:: Texto do documento
Em outros momentos, nosso inimigo comum foi uma inflação de 3.000% ao ano. Tomávamos o remédio errado: sucessivos planos econômicos que congelavam artificialmente os preços, desestruturando as cadeias de fornecimento e inviabilizando planos e investimentos.  Em poucos meses, a inflação voltava. 

Era comum as pessoas perderem, a cada mês, de 20 a 30% do seu poder aquisitivo.  

Felizmente, muitos que viveram aqueles tempos continuam empreendendo no Brasil.  Adquiriram anticorpos.

A crise de hoje é diferente. É uma pandemia que ataca os pulmões e sufoca a economia. Do lado da saúde, temos pessoas competentes tomando medidas corretas, como o ministro Mandetta, enquanto a equipe econômica trabalha com sentido de urgência.
::::
— Ordem de serviço A —
Repita, sem alterar nada, o trecho do texto sobre as crises no Brasil que vai de "Em outros momentos, nosso" até "sentido de urgência.".
— Ordem de serviço B —
Por favor, escreva o que vem em seguida no texto sobre as crises no Brasil, a partir do ponto em que ele termina.
Os registros apresentados a seguir provêm de outra fonte.
:: Material de estudo
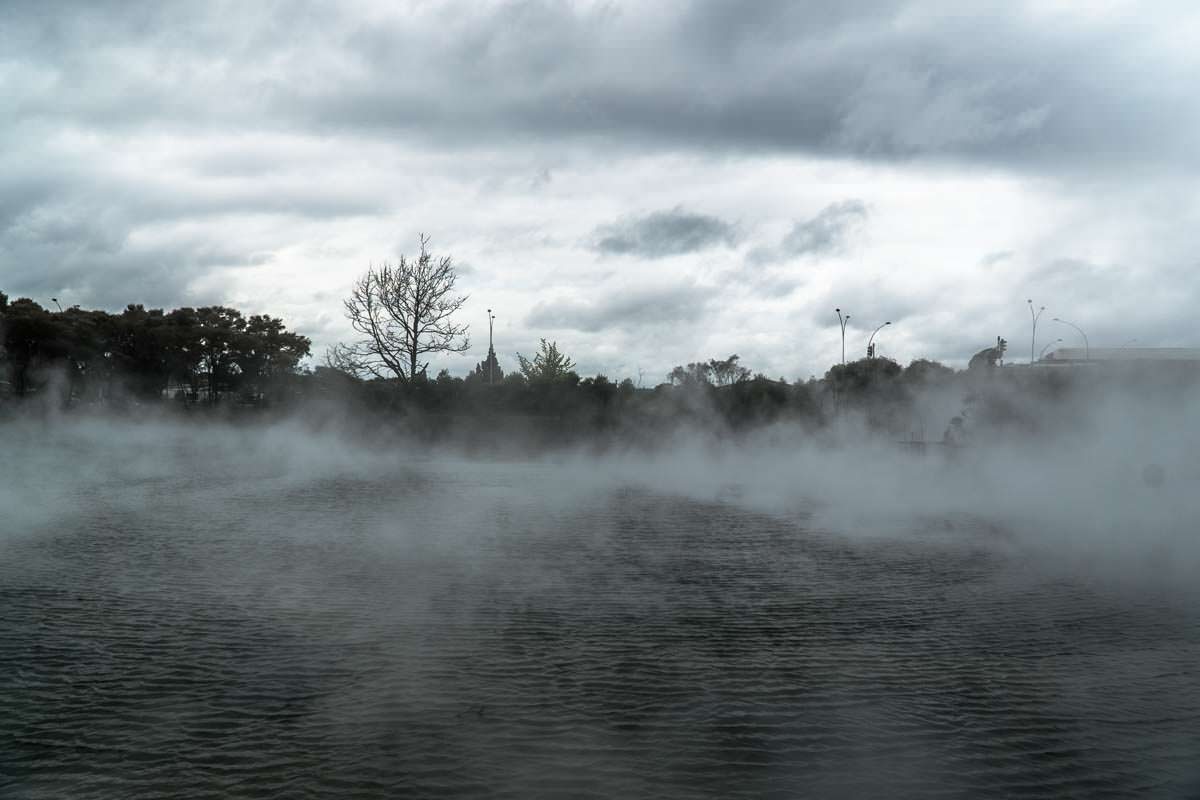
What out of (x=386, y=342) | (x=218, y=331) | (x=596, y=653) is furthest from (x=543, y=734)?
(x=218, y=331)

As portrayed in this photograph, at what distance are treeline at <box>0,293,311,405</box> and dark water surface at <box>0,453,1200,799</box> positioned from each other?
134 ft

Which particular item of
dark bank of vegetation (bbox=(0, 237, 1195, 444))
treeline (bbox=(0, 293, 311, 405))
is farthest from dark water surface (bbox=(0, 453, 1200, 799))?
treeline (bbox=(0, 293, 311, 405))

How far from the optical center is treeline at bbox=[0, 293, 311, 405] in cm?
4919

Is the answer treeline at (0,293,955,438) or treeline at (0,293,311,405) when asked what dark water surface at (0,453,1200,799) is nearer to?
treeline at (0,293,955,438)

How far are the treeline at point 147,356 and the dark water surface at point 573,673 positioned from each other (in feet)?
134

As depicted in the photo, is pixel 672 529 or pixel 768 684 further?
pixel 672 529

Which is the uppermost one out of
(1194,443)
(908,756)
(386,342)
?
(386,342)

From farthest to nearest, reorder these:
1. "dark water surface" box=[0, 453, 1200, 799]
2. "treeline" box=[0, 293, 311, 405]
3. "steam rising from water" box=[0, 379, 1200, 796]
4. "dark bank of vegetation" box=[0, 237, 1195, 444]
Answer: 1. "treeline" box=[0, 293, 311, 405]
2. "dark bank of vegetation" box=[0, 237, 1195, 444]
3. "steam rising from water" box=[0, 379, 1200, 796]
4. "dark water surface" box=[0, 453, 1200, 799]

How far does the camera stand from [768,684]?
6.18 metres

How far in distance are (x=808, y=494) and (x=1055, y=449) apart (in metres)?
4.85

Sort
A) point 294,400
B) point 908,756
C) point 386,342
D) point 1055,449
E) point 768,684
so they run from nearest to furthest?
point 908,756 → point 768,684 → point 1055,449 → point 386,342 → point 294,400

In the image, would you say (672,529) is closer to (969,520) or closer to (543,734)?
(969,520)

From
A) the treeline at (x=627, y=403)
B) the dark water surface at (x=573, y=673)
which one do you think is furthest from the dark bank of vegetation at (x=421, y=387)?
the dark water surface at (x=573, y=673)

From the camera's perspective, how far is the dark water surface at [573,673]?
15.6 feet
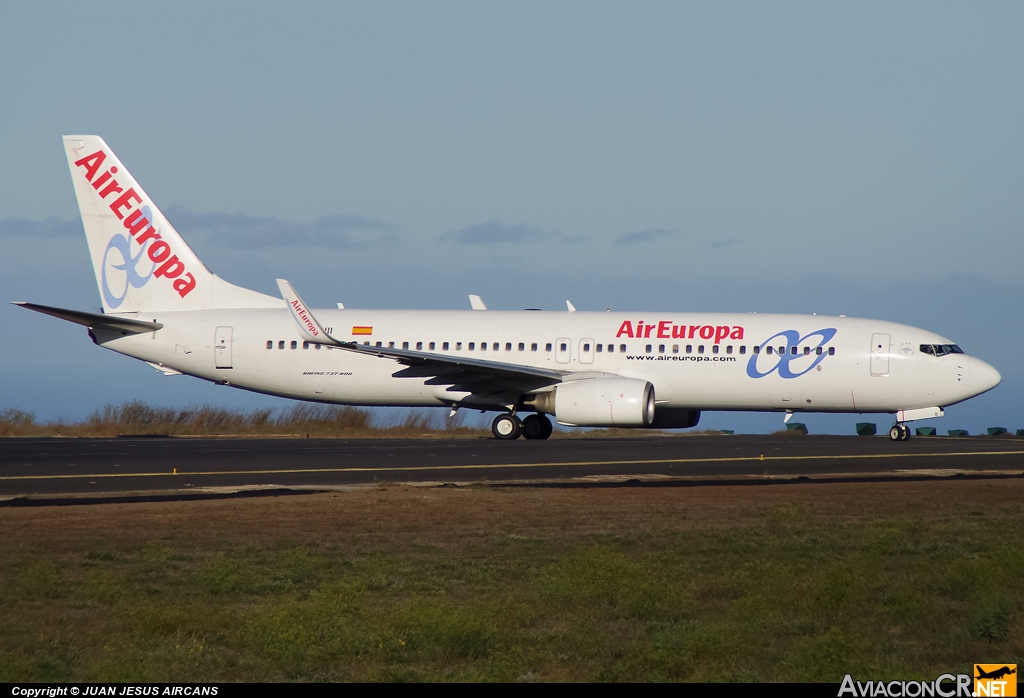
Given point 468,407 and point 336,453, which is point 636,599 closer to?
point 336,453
::::
— Resultado esperado A —
Em outros momentos, nosso inimigo comum foi uma inflação de 3.000% ao ano. Tomávamos o remédio errado: sucessivos planos econômicos que congelavam artificialmente os preços, desestruturando as cadeias de fornecimento e inviabilizando planos e investimentos.  Em poucos meses, a inflação voltava. 

Era comum as pessoas perderem, a cada mês, de 20 a 30% do seu poder aquisitivo.  

Felizmente, muitos que viveram aqueles tempos continuam empreendendo no Brasil.  Adquiriram anticorpos.

A crise de hoje é diferente. É uma pandemia que ataca os pulmões e sufoca a economia. Do lado da saúde, temos pessoas competentes tomando medidas corretas, como o ministro Mandetta, enquanto a equipe econômica trabalha com sentido de urgência.

— Resultado esperado B —
Na minha visão, esta crise terá quatro fases.  Entender que elas existem nos ajuda a navegar o cenário num momento de angústia e apreensão coletiva.

O início da crise é o pânico.

O fechamento do comércio nas grandes metrópoles parece razoável e apropriado, ainda que sua duração possa ser debatida.  Já a decisão de alguns prefeitos de isolar suas cidades, e de alguns governadores de fechar fronteiras são exemplos deste pânico. Essas medidas já estão sufocando cadeias logísticas e de produção, e isto pode retroalimentar o pânico e disseminá-lo a toda a população. 

Felizmente, estas medidas impensadas tendem a durar apenas de uma a duas semanas.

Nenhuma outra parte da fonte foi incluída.